- SOURCE DOCUMENT -
—————

My wife, Brenda, is 45 and has bipolar disorder since I knew her in 1988
She is very conservative and religous, honest. Our sexual relation is also very conservative way

I am Paul 40, and my doctor said I have Obsessive-Compulsive Disorder,
since 1998 when I first look for doctor when I started to have unwanted
toughts of killing my wife because of cheating ( though I know I would never hurt or kill her)

We met 19 years ago, and though not living together, we met every weeked in her home.

We started a long term relationship and I was very faithful and and trusted her

I 1995, I felt cheated by her, though I had never any real evidence
She used to say the name Bill very ofen, and this annoyed me
She said Bill was only a great friend

We started to live together since 1998
In that year, I took prozac for 12 mounths because of unwanted thoughts

I 2001, in a severe bipolar crisis crise, she became too agressive, breaking objects and causing me some not important injuries
And in that very day, she told me:

"I really made love with Bill ! And that was because I loved him"

I decided not to believe her because she said it in a very angry moment

She became better when we moved to the mountains in 2004 and the manic crisis then happened very rarely. I could have piece since 2004 as I had never before
She takes no medicine since then. The only thing I notice in her behauviour is that there are some stalker following our steps
For her, any neighbour could be a stalker and dangerous for us

As we had some peace in home , I did´t worry about it
She becomes a better wife and specially in the last 2 mounts, she often says " I love very much"

But the thoughts that she could have cheated on me were still in my mind and I had always thought of a revange

I the middle of 2004 I started to travel alone for work and finally I started my revange by meeting women I previousy typed over the internet
I was very glad and satisfied, though some times a feelling of regret that were immediately put aside by the though " I love her, but this is my revange, and I need it"

I think she never found out, because I am very carefull

After almost 2 years cheating her, this time, I flyed with my wife on friday and slept together on friday night

She said she had a new knicker (bottom only) into the luggage, for us

( I was expecting she would wear it for me)

On the saturday morning I went for work in another hotel, then I got back to lunch with her in the room of her hotel 1:00 pm and went back to my work at 2:00pm
(I didnt cheat on her at this time. I only cheated when I am thousands of miles alway from her)

—————

- PROVIDED RECORDS -
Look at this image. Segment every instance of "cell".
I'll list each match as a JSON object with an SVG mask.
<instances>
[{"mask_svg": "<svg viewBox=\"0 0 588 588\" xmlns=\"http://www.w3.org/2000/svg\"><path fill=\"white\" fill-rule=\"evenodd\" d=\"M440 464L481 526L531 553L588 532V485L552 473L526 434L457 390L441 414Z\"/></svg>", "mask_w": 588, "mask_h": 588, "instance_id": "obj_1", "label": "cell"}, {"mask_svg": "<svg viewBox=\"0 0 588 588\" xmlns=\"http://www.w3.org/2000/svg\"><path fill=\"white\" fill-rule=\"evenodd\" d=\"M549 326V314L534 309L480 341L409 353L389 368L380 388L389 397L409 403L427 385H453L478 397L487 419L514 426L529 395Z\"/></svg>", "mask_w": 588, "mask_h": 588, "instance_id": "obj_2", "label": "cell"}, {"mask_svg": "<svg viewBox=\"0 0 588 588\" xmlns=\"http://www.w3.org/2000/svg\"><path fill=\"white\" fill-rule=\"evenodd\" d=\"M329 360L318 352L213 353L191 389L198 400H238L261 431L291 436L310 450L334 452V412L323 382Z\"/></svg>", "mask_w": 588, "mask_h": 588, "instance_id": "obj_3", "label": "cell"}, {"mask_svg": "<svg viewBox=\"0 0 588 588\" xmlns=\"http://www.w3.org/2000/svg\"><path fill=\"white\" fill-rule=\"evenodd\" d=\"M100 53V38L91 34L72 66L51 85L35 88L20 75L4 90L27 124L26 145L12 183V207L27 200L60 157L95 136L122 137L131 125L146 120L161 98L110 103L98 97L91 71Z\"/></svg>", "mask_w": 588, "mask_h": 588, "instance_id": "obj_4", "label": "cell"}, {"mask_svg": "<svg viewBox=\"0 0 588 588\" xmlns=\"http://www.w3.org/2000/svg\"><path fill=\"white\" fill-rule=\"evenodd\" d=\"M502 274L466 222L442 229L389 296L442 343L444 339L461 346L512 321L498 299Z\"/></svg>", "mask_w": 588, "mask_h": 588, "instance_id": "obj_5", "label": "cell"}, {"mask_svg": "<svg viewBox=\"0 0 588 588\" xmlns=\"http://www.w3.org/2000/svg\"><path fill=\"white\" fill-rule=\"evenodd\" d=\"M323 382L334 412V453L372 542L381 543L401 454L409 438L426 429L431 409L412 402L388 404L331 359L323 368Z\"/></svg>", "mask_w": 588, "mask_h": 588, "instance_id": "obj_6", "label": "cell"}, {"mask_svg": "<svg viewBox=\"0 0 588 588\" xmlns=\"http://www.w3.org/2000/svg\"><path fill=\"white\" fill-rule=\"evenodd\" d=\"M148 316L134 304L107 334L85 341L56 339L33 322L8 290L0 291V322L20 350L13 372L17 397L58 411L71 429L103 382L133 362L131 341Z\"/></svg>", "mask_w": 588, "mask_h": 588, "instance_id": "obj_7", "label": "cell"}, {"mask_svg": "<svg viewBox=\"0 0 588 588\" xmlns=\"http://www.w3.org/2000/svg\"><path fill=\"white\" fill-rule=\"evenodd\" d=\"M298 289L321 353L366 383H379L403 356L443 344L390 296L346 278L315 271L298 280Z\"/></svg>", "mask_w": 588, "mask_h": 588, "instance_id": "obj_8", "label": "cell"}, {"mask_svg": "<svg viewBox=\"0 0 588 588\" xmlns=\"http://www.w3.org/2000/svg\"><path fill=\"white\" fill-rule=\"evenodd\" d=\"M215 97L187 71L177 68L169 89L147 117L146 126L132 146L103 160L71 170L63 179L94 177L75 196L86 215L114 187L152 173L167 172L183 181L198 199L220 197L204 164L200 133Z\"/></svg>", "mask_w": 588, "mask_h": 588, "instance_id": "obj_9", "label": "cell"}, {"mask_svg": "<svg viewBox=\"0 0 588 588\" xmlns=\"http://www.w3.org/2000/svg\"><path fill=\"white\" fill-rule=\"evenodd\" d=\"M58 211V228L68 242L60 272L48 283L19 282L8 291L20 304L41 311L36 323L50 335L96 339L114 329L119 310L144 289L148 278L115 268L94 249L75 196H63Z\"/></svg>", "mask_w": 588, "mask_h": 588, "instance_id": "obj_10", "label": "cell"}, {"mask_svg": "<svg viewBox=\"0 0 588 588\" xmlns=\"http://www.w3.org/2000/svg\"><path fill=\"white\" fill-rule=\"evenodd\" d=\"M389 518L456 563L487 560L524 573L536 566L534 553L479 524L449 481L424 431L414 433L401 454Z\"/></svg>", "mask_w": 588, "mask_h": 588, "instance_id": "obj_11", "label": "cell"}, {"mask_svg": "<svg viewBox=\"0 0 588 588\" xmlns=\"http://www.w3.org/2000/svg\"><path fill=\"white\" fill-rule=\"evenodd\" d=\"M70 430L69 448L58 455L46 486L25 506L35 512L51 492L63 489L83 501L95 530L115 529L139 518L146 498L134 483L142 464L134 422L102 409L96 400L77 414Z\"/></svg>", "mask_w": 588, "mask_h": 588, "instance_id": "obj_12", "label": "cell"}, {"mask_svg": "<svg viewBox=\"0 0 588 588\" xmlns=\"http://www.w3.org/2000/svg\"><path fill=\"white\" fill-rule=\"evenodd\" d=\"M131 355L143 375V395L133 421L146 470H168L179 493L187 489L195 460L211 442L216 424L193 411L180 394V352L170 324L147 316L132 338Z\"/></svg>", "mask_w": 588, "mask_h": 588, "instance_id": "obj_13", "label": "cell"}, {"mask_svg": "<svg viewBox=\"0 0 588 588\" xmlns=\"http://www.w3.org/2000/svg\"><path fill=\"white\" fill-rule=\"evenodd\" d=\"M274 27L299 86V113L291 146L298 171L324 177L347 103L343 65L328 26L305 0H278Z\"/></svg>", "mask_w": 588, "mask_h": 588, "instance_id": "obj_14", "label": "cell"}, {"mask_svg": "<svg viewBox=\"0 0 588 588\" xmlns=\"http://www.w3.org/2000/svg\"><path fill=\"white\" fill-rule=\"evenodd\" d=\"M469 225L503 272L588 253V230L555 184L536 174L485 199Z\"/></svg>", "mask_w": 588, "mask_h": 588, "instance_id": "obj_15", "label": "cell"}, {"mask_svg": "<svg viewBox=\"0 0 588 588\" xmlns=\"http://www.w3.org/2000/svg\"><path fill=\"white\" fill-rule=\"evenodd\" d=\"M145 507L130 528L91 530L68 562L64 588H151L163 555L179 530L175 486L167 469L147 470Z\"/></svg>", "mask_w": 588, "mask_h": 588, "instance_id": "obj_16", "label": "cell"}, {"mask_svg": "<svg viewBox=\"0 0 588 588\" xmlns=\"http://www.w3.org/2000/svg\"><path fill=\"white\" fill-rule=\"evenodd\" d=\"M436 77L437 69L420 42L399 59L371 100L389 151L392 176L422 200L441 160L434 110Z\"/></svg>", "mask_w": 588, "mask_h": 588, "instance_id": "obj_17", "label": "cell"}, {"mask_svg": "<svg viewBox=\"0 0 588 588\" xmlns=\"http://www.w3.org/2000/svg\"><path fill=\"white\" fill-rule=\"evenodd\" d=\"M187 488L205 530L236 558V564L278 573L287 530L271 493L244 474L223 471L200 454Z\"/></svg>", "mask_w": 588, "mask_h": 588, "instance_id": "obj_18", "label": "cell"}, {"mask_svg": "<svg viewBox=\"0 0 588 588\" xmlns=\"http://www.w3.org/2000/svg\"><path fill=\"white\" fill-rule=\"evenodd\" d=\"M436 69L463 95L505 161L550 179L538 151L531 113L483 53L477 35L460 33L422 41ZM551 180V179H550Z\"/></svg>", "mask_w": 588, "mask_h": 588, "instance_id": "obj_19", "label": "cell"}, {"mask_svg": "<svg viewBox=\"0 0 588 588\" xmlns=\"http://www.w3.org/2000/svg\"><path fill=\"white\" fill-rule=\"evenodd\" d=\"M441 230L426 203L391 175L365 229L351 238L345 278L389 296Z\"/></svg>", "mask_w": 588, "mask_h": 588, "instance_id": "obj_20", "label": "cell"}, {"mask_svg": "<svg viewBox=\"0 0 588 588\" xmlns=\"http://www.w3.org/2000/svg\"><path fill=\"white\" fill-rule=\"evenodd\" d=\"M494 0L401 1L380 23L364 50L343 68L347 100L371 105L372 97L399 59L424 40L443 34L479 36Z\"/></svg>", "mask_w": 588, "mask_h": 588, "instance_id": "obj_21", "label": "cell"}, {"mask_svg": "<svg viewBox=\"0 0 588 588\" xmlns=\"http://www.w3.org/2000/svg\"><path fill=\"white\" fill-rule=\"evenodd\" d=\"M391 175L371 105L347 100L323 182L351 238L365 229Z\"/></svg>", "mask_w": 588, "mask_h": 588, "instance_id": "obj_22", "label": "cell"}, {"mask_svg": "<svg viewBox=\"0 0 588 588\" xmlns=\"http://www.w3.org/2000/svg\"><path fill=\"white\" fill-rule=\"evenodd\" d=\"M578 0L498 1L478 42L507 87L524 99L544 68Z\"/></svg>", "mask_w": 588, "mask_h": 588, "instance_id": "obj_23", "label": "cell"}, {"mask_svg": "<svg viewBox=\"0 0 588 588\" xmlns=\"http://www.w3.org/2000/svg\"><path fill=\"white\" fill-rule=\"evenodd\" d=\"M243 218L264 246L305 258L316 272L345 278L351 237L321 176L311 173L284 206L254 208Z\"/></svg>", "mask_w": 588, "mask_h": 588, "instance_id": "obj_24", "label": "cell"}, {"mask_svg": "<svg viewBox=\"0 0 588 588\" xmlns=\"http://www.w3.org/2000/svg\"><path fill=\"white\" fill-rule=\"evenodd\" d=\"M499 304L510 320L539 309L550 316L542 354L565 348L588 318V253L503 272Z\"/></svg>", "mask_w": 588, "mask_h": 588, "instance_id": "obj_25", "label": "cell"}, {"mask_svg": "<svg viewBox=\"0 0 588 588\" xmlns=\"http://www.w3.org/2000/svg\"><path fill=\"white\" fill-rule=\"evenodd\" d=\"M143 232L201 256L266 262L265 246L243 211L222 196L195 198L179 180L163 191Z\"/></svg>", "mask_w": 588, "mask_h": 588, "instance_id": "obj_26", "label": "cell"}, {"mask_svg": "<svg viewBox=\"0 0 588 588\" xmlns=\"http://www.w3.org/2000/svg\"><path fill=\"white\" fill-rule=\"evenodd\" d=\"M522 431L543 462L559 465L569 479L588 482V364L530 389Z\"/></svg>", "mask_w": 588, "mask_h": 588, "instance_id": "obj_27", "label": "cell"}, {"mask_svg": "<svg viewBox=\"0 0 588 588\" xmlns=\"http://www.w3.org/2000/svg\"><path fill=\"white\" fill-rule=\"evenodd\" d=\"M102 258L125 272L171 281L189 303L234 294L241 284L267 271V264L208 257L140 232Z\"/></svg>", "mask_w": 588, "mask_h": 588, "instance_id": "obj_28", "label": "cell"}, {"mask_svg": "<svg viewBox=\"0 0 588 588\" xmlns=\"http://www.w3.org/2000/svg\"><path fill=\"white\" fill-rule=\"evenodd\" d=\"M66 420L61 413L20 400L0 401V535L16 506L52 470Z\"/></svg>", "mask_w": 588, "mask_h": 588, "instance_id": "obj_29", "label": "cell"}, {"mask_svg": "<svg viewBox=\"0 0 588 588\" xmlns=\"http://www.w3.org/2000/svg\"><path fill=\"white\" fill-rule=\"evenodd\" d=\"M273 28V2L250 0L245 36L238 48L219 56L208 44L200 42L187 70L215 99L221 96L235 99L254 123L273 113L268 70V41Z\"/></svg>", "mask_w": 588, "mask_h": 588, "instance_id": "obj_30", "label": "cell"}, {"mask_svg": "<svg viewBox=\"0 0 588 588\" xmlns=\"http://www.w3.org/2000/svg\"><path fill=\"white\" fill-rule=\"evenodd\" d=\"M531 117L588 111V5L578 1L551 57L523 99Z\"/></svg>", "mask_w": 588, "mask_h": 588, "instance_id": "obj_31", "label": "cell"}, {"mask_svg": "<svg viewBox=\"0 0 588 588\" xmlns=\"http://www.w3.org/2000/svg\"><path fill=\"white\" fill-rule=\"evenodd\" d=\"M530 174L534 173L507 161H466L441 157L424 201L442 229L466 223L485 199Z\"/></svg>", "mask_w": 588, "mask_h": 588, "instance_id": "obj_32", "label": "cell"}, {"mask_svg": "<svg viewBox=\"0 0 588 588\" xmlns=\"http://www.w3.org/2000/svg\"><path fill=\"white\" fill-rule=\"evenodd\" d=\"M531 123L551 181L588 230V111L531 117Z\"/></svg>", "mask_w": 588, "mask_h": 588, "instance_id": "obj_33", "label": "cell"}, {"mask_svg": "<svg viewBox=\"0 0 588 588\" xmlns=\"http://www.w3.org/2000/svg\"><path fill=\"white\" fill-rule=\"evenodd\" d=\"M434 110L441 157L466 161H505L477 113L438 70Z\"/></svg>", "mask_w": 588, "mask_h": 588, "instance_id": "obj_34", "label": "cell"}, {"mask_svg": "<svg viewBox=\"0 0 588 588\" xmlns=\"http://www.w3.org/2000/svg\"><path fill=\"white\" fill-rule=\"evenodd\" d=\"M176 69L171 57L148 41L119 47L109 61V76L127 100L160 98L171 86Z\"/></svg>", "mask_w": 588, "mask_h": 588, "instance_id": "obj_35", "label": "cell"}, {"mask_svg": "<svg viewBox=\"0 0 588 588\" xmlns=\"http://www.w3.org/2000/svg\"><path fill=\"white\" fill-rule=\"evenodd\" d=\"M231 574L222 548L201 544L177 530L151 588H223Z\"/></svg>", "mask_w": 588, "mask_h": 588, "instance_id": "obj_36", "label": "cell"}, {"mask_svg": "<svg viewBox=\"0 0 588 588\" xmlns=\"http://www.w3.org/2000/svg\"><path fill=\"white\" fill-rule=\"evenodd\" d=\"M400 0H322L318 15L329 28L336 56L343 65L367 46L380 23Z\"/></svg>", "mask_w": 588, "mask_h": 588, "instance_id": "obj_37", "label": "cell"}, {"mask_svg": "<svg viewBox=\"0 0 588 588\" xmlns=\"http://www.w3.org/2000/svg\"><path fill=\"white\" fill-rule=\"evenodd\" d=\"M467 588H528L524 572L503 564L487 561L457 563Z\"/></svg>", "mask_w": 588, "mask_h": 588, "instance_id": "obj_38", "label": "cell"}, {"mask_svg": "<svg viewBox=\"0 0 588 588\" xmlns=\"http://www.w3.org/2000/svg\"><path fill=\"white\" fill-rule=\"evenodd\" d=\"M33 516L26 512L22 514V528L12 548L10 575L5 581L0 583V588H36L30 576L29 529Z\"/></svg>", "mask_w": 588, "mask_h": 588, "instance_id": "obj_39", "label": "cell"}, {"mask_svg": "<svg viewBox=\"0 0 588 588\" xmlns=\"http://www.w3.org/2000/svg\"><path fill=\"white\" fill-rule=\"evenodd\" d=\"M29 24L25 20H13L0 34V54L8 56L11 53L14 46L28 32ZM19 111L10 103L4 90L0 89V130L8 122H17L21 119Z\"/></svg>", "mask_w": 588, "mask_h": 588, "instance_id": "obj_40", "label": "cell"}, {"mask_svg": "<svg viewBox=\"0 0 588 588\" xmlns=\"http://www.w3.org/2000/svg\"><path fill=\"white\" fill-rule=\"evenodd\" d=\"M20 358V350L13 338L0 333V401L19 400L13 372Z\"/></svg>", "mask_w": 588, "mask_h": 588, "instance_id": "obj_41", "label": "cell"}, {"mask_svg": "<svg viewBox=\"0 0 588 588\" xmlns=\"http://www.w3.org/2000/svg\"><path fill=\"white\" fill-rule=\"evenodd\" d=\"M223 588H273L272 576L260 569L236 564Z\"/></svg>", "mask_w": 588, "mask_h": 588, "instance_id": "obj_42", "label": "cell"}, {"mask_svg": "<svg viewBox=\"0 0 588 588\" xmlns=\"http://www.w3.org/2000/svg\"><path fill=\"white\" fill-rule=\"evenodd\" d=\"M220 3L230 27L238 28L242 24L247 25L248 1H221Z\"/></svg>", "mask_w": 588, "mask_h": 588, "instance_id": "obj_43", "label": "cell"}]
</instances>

—————

- EXERCISE 1 -
Please copy word for word the part of the personal account that opens with the words containing "But the thoughts" and closes with "wear it for me)".
- EXERCISE 2 -
Answer these questions from the personal account:
(a) In what year did the couple start living together?
(b) For how many months did Paul take Prozac?
(c) Where did the couple move in 2004?
- EXERCISE 3 -
Turn the paragraph of the personal account that begins "She became better when we moved to the mountains" into a short bulleted list that keeps its main facts.
The data above are separate material, unrelated to the personal account.

- ANSWER SPACE 1 -
But the thoughts that she could have cheated on me were still in my mind and I had always thought of a revange

I the middle of 2004 I started to travel alone for work and finally I started my revange by meeting women I previousy typed over the internet
I was very glad and satisfied, though some times a feelling of regret that were immediately put aside by the though " I love her, but this is my revange, and I need it"

I think she never found out, because I am very carefull

After almost 2 years cheating her, this time, I flyed with my wife on friday and slept together on friday night

She said she had a new knicker (bottom only) into the luggage, for us

( I was expecting she would wear it for me)

- ANSWER SPACE 2 -
(a) 1998
(b) 12 months
(c) To the mountains

- ANSWER SPACE 3 -
- After the move to the mountains in 2004, her condition improved, and manic crises became very rare.
- Since 2004, Paul has had a peace he never had before.
- She has taken no medicine since then.
- The one behavior he notices is her belief that stalkers are following them. To her, any neighbor could be a stalker and dangerous to them.